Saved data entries
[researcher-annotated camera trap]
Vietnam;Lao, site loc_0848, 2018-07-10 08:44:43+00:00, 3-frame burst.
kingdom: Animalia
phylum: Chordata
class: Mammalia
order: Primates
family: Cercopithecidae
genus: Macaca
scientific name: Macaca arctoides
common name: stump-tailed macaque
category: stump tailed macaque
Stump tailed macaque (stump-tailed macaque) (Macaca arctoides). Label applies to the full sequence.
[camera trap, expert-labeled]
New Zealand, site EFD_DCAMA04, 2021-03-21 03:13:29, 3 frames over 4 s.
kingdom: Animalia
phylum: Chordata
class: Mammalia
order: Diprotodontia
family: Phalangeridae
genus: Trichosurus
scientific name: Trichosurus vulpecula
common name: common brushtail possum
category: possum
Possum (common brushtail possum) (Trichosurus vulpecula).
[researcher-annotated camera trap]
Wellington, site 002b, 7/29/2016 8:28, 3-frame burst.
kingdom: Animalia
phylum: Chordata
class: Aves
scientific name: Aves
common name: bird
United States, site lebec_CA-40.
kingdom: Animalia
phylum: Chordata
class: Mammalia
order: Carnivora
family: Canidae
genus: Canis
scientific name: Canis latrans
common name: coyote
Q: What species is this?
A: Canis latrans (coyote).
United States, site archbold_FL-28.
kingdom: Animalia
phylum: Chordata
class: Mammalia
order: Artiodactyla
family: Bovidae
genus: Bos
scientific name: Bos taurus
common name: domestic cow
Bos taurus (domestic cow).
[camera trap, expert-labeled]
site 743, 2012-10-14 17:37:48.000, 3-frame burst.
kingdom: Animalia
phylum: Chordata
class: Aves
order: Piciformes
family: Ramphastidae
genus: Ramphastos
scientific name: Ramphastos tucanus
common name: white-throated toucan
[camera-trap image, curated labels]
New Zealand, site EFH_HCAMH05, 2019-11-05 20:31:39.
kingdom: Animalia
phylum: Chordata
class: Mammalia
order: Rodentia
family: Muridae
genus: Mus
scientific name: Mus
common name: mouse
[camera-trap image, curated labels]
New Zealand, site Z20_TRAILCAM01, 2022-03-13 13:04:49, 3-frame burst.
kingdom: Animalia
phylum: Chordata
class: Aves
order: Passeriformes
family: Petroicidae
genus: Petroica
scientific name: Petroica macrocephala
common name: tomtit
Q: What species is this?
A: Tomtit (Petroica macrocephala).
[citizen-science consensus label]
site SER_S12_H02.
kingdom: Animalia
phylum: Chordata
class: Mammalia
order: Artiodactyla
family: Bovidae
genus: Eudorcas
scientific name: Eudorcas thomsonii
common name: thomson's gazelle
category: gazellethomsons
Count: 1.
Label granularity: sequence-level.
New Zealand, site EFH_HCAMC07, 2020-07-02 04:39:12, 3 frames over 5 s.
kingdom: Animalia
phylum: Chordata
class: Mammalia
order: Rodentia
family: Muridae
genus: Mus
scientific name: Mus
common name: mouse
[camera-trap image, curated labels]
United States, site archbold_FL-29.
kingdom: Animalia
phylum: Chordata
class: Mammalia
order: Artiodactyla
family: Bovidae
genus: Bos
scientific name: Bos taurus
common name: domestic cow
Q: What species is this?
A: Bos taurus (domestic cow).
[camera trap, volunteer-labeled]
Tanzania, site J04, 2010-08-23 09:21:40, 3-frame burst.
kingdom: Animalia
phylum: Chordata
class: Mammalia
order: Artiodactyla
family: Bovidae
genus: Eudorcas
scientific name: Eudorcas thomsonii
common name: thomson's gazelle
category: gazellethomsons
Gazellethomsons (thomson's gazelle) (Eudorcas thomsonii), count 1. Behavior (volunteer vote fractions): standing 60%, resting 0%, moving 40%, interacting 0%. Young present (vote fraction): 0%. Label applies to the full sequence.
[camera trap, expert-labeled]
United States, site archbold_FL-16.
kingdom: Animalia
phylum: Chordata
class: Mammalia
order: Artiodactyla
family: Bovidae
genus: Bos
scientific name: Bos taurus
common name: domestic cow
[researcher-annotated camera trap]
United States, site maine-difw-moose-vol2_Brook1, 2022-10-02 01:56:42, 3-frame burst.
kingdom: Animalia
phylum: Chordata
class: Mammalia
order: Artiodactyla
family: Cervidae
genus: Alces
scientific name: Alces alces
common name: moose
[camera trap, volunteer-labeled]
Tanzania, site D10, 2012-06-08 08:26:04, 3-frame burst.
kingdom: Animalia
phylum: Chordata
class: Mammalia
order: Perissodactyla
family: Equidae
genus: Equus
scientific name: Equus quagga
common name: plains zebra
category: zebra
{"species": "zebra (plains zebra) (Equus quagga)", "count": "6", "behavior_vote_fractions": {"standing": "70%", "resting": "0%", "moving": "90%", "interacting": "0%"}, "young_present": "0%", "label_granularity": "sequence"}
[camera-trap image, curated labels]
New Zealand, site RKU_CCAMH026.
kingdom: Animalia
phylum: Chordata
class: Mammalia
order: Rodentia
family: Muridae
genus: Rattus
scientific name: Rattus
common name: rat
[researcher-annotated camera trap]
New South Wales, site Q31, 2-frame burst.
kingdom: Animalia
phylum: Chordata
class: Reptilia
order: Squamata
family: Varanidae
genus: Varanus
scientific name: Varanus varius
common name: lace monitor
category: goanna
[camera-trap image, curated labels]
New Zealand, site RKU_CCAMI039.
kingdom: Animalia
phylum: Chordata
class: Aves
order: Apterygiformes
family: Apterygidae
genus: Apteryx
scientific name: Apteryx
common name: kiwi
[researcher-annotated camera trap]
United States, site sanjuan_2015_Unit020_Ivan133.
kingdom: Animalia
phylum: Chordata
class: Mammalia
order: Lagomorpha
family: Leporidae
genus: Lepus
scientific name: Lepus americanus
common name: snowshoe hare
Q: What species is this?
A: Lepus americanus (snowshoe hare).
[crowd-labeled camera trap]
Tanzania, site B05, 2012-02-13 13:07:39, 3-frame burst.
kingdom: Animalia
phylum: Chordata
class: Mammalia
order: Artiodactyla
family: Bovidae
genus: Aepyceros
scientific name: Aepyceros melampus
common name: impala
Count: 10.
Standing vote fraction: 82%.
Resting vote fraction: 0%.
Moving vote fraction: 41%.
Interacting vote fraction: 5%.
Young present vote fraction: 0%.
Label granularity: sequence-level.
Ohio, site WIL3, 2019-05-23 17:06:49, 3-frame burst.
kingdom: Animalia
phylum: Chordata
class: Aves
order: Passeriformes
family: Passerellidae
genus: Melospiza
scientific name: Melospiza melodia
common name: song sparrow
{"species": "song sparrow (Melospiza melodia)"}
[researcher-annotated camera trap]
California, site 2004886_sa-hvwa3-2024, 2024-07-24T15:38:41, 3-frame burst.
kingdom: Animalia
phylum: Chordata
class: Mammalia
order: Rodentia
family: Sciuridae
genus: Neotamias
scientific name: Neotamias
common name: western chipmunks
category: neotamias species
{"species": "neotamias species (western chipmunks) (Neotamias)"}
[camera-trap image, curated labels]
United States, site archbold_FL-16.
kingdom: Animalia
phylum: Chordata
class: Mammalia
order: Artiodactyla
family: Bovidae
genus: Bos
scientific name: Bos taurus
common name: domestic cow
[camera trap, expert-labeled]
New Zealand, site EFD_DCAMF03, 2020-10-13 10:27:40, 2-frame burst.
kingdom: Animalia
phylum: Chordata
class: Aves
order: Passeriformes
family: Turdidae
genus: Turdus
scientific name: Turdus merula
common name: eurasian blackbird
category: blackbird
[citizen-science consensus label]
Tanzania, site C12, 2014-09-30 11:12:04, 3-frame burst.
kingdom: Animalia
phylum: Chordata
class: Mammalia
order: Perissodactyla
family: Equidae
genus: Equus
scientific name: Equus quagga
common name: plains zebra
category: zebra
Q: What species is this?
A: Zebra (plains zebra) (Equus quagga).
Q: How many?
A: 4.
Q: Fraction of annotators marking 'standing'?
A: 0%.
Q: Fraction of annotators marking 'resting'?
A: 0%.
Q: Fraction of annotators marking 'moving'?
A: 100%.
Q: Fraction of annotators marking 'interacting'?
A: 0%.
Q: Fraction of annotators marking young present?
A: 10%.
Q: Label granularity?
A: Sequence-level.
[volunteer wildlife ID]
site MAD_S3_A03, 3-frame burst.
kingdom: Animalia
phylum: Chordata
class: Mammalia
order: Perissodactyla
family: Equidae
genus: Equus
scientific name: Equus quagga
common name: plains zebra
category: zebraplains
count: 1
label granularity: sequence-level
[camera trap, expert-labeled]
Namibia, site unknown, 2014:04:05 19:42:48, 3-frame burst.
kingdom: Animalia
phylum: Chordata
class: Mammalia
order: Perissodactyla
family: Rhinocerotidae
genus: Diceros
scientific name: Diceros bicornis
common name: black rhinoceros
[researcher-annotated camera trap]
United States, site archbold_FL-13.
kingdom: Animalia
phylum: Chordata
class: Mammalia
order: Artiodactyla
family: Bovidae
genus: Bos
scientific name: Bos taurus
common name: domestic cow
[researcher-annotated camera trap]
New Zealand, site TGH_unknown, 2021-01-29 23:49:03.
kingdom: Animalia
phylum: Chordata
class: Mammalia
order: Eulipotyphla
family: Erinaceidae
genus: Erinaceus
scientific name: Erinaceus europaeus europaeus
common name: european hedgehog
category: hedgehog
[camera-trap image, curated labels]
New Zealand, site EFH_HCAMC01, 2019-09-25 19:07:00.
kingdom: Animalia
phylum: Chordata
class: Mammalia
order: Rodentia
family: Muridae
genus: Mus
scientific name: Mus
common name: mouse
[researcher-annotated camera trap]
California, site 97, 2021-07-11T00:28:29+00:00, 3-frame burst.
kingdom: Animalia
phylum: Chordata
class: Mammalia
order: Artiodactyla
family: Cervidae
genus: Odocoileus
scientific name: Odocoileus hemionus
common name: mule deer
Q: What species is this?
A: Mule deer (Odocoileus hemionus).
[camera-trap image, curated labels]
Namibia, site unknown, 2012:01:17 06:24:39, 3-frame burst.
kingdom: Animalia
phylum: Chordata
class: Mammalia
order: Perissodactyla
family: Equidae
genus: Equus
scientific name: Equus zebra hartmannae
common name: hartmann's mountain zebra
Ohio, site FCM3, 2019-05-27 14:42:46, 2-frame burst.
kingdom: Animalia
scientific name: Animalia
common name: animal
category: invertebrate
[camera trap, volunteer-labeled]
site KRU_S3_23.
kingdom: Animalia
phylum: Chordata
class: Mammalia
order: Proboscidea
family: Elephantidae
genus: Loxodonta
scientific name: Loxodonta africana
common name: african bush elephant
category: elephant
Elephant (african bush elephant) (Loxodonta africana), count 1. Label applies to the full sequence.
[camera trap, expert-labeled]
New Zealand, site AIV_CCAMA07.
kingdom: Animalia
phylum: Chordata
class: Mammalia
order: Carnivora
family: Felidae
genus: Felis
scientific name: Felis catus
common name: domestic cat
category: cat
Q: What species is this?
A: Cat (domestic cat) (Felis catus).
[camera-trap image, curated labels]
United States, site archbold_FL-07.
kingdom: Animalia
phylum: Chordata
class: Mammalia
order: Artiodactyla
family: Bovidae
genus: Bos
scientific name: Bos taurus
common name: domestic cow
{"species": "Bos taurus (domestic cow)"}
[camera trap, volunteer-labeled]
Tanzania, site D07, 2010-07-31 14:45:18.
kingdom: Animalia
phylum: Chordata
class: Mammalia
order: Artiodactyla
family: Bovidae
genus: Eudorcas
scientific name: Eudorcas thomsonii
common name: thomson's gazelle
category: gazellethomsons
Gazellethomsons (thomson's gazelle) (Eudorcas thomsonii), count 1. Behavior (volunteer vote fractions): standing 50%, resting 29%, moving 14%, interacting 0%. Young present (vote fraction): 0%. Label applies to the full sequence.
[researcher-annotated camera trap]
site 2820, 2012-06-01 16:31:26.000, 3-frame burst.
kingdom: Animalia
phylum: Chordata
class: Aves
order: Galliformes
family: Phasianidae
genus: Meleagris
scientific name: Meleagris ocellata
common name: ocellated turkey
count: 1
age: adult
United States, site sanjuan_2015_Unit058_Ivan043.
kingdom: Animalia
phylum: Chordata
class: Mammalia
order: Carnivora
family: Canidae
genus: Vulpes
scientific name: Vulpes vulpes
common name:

Exercise requirements: Using the records above, select and copy every line that has the word "over".

Answer box:
New Zealand, site EFD_DCAMA04, 2021-03-21 03:13:29, 3 frames over 4 s.
New Zealand, site EFH_HCAMC07, 2020-07-02 04:39:12, 3 frames over 5 s.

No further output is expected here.